Here’s another. To find an affordable large dinosaur bone in good condition is rare. Stan found a 5-foot femur bone from a camarasaurus—the one represented by David’s mural in the study center—and was able to have it shipped at no extra cost across the continent. But to mount and display such an object weighing hundreds of pounds created a challenge. Stan was directed to a world-class bone expert who had done mountings for museums around the globe and just happened to live and work a few miles down the road from the NPUC office. The expert was further intrigued by the project since he attended Adventist schools as a child—another miraculous blessing.

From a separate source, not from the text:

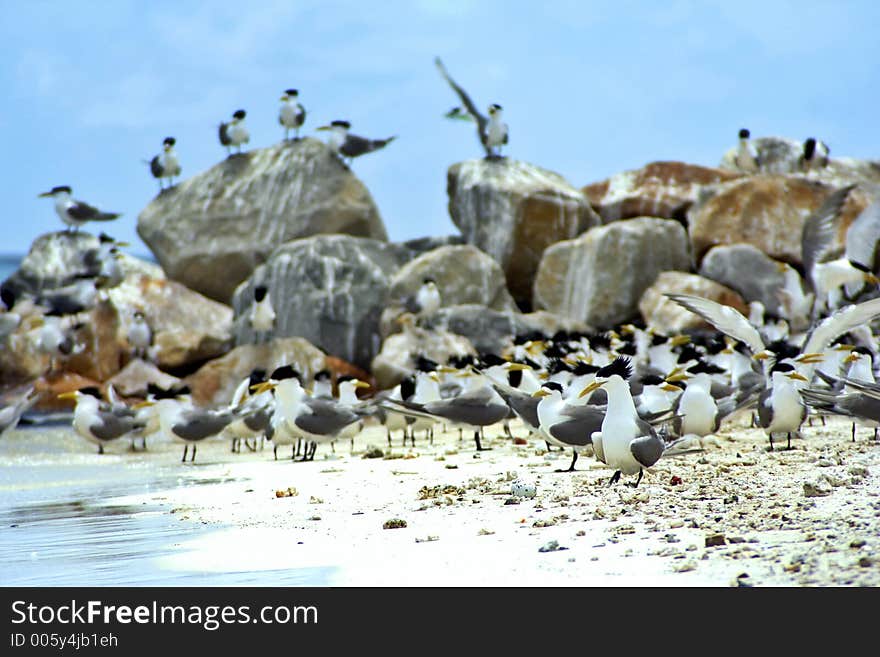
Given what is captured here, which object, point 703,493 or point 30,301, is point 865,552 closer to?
point 703,493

Indeed, Stan’s mission with the Creation Study Center is embedded with the miracles in his own life that have led him to this role — the culmination of a lifelong passion about Scripture and science. It’s centered on his love for the Creator and His creation.
Origins Study Is Key
The study of origins, Stan believes, is central to an Adventist understanding of the Three Angels’ Messages. Messages like “worship him who made heaven and earth” and “the hour of his judgment is come” are words meant to be taken as seriously as any God has given. We are to take seriously the God who created and who judges. It’s central to how big God is. We too often assume things about God without truly knowing Him or His ways.

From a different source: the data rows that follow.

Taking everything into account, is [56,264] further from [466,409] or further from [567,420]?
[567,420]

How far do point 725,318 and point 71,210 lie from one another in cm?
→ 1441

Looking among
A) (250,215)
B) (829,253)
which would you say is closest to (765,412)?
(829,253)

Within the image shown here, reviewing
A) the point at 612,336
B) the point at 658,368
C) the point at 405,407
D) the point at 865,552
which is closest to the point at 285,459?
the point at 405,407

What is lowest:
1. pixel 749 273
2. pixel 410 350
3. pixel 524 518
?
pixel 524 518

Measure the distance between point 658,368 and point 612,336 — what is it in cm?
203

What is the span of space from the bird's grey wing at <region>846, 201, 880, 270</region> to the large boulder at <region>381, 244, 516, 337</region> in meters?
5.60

Anything is possible when the Creator is allowed to work.
“That’s what I hope we can help accomplish with our creation study efforts,” says Stan. “We don’t have all the answers, but we hope to inspire our members to dig a bit deeper about how and why they believe in a Creator God. I love scientists who are willing to say ‘we don’t know everything.’ It doesn’t matter if you’re a creationist or a secular scientist—if you claim to know everything, you are most certainly underestimating the complexity of what you claim.
Jim Gibson, Geoscience Research Institute director in Loma Linda, California, is famous for comparing that thought as a creationist to those of evolutionists. ‘As a trained scientist,’ he says, ‘I can live with unanswered questions. I can just live with ours better than theirs.’”

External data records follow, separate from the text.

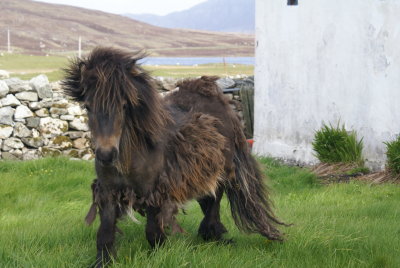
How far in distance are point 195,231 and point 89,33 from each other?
89.1 metres

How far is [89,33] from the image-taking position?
91688 millimetres

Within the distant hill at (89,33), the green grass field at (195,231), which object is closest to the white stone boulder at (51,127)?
the green grass field at (195,231)

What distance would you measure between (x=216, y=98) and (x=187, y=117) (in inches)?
24.7

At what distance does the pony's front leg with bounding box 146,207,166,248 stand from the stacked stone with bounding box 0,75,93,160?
8.16 meters

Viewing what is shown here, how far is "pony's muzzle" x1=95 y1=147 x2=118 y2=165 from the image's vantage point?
3.85 metres

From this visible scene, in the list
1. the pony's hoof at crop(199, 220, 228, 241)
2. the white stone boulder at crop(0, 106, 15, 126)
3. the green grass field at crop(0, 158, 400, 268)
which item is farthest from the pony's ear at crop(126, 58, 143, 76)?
the white stone boulder at crop(0, 106, 15, 126)

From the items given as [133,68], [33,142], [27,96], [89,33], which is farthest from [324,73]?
[89,33]

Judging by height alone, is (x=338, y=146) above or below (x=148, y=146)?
below

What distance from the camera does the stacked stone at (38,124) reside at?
40.4 ft

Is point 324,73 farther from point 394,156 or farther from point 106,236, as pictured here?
point 106,236

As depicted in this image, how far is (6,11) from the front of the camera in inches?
3873

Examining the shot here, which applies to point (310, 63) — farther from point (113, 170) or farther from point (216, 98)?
point (113, 170)

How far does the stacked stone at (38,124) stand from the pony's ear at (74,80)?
818cm

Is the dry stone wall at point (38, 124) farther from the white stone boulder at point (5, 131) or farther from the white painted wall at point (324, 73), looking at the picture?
the white painted wall at point (324, 73)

Countering Bad Information
But realizing some things are beyond current understanding is no excuse for settling for false data. Adventist members often struggle with finding solid material about creation. Plenty of bad information with radical or sensational “alternative facts” freely circulates that presents Christians or Adventists as ill-informed on evidence or science. Even among thoughtful Adventists, there are differing perspectives on the creation story. The NPUC Creation Study Center, along with Stan Hudson’s efforts with churches and schools, aims to help add credible information to the menu so members can confidently study the issues for themselves.
Study Center Now Open
The study center, located at the NPUC headquarters, is now open for arranged visits by school and church groups. There’s plenty for young and old, with graphic murals and fascinating hands-on exhibits, including a large cutaway concept HO-scale (model railroad size) model of Noah’s ark. Younger children will especially enjoy a chance to search for real fossils they can keep. Associated with the center, a very helpful resource library includes journals, books, DVDs and other materials on issues involving origins.
Origins do matter. Scripture says, “In the beginning God created … .” Anything is possible when the Creator is allowed to work, a core thought to Stan’s favorite Bible verse from Jeremiah 32:27. “Behold! I am the Lord, the God of all flesh. Is anything too hard for Me?”
A longer version of this story appeared in the April 2017 issue of the North Pacific Union Conference Gleaner.